Следовательно, соглашение об управлении партнерством не может рассматриваться как корпоративный договор: оно не носит обязательственно-правовой характер, а является корпоративным актом. К слову, об опасности для гражданского оборота конструкции ХП и о том, что на самом деле введение этой организационно-правовой формы выгодно крупному бизнесу, высказывались лучшие специалисты в области гражданского права <1>. ——————————— <1> См., например: Экспертное заключение на проекты Федеральных законов N 557159-5 «О хозяйственных партнерствах» и N 557168-5 «О внесении изменений в часть первую Гражданского кодекса Российской Федерации в связи с принятием Федерального закона «О хозяйственных партнерствах» // Вестник гражданского права. 2011. Т. 11. N 4. С. 211 — 223; Суханов Е. А. Хозяйственные партнерства: за и против // Законодательство. 2012. N 1. С. 6 — 10; Маковский А. Л. Даже в отношениях между предпринимателями свобода договора не может быть безграничной // Вестник ФАС Московского округа. 2011. N 4. С. 12 — 13; Хозяйственные партнерства в России // Закон. 2012. N 1. С. 19 — 29; Ломакин Д. В. Хозяйственные партнерства и параллельная «реформа» гражданского законодательства // Вестник ВАС РФ. 2012. N 4. С. 57 — 77 и др.
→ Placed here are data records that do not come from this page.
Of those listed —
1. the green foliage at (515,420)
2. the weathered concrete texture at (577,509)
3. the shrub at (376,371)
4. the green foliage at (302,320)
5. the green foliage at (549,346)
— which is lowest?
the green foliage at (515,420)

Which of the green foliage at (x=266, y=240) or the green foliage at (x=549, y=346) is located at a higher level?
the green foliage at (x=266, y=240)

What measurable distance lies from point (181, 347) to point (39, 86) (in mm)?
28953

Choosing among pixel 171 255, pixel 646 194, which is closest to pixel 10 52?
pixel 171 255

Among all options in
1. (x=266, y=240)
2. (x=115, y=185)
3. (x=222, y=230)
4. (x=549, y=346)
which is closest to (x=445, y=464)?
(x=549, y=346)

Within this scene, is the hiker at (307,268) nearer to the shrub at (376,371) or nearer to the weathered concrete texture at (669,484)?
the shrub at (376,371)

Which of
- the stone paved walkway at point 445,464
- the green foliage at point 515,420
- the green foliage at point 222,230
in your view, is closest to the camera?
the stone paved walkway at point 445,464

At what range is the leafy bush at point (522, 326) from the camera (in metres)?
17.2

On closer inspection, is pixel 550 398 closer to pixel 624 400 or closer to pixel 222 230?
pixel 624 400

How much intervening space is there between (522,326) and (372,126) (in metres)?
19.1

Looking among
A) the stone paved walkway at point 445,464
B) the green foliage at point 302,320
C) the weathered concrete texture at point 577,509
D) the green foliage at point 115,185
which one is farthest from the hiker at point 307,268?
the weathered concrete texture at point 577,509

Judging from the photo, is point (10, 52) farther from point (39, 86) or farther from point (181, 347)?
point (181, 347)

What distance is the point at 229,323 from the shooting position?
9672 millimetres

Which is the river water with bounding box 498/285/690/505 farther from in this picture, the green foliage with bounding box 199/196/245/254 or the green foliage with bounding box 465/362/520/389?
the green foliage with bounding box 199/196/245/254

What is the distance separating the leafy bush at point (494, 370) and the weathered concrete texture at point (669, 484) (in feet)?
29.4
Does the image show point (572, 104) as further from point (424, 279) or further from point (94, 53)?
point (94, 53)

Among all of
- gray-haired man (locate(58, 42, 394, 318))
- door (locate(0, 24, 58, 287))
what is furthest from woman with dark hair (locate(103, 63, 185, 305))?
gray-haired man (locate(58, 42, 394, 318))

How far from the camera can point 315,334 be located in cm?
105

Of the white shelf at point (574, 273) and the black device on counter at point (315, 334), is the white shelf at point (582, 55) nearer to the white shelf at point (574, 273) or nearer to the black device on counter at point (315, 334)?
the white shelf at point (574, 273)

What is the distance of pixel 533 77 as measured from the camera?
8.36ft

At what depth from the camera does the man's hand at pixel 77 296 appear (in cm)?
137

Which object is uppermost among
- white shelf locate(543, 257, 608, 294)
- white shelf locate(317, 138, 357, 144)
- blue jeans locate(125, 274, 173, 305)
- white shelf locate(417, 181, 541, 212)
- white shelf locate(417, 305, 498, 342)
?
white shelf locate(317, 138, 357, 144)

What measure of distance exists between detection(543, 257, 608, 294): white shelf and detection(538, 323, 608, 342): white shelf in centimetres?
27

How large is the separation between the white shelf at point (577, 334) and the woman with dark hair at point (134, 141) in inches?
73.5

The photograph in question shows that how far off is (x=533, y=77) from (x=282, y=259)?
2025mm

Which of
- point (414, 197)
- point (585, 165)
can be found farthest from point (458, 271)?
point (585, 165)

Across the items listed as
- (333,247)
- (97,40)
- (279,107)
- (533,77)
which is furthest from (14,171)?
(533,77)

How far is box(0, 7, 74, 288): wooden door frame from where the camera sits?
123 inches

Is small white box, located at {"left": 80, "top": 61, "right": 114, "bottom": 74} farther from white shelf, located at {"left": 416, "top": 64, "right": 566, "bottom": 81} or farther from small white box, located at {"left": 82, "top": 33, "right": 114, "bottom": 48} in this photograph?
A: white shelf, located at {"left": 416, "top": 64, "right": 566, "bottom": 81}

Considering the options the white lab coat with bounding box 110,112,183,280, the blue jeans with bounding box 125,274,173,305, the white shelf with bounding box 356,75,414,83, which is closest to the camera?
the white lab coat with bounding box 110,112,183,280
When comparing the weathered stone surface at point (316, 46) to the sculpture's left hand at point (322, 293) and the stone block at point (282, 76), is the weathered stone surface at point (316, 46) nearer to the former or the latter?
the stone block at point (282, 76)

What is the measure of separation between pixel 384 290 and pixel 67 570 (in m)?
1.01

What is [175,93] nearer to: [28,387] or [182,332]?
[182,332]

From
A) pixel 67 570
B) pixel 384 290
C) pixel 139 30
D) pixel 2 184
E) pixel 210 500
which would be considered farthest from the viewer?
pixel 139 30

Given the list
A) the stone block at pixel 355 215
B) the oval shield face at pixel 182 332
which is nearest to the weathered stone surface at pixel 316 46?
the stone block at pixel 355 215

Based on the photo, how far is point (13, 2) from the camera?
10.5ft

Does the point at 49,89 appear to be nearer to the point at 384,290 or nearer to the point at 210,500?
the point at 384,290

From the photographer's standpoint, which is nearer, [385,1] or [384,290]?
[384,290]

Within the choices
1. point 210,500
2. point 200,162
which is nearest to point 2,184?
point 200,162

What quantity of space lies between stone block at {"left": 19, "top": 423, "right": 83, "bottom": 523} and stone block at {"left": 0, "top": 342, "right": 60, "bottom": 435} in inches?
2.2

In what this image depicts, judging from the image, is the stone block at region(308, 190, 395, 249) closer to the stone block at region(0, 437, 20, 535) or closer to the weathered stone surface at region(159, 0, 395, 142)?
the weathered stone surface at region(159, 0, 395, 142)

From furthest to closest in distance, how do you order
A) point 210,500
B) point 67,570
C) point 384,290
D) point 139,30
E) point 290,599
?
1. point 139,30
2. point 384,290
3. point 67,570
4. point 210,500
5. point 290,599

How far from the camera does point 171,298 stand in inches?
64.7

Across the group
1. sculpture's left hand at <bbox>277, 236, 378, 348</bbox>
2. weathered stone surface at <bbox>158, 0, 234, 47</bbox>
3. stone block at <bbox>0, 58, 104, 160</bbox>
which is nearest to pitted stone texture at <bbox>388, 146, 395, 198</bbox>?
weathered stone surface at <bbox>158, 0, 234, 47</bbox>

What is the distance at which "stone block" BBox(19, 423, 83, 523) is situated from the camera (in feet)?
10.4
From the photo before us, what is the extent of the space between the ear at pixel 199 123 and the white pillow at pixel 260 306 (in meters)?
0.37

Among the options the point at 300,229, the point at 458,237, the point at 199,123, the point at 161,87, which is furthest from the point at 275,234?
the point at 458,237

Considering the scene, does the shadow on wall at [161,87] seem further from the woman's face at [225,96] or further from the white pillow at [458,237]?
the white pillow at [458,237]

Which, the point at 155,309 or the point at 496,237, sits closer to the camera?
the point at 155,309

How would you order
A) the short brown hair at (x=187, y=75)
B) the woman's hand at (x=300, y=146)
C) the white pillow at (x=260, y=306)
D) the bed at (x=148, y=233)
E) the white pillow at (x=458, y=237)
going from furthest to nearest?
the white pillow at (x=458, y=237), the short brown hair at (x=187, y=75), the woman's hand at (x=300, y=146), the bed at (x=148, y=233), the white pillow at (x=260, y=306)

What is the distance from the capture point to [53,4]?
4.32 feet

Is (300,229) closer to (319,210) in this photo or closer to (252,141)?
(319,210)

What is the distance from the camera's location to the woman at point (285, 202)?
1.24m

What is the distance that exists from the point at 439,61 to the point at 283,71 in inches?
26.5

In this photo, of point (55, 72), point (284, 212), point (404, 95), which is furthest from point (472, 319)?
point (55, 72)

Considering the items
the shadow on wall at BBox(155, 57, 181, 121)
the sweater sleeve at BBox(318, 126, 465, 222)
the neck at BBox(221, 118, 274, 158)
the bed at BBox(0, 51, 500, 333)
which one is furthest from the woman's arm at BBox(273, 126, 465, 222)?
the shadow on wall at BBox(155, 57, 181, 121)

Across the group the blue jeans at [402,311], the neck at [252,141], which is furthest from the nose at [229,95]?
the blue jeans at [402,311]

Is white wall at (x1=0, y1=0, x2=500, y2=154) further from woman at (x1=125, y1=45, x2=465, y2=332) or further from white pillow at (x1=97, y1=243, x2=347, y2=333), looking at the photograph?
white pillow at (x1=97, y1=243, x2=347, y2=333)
Далее А. А. Ремезков указывает на то, что якобы участие общества в корпоративном договоре могло бы служить «дополнительной степенью защиты», обеспечивающей надлежащее исполнение корпоративного договора. Этот довод также представляется несостоятельным: непонятно, каким образом участие общества обеспечит исполнение сторонами договора своих обязанностей. Ведь само по себе общество не может физически совершать те или иные действия во исполнение договора: в любом случае действуют от имени общества его органы управления. В связи с чем и с использованием каких механизмов можно гарантировать, что орган управления обществом обеспечит исполнение обязательств по корпоративному договору? Мало того, что эти органы сами могут не исполнить своих обязанностей, они к тому же не смогут применить какие-либо меры воздействия на других нарушителей соглашения, так как договор носит обязательственно-правовой характер и его нарушение влечет лишь обязанность возместить убытки (и уплатить неустойку в случае, если она предусмотрена соглашением). Невозможно таким договором предоставить, например, дополнительные права единоличному исполнительному органу общества по применению принудительных мер к нарушителю соглашения. Свои поправки представил и депутат Е. А. Федоров, но они дословно повторяют предложения Минэкономразвития России и группы по созданию МФЦ. Свою поправку, касающуюся субъектного состава корпоративного договора, внес сенатор Д. Н. Ананьев. По его мнению, необходимо предоставить возможность лицу, заключившему договор о приобретении акций акционерного общества, быть стороной корпоративного соглашения. Для такого лица корпоративный договор вступает в силу с момента перехода к нему прав на акции. Как уже указывалось выше, еще до принятия Федерального закона «Об акционерных обществах» Совет в своем Экспертном заключении высказался о принципиальной допустимости участия в акционерном соглашении потенциальных акционеров. Такая возможность представляется безопасной для гражданского оборота с учетом того, что до момента приобретения акций сторона договора не имеет возможности влиять на управление обществом, и при условии достаточных гарантий публичности соглашения.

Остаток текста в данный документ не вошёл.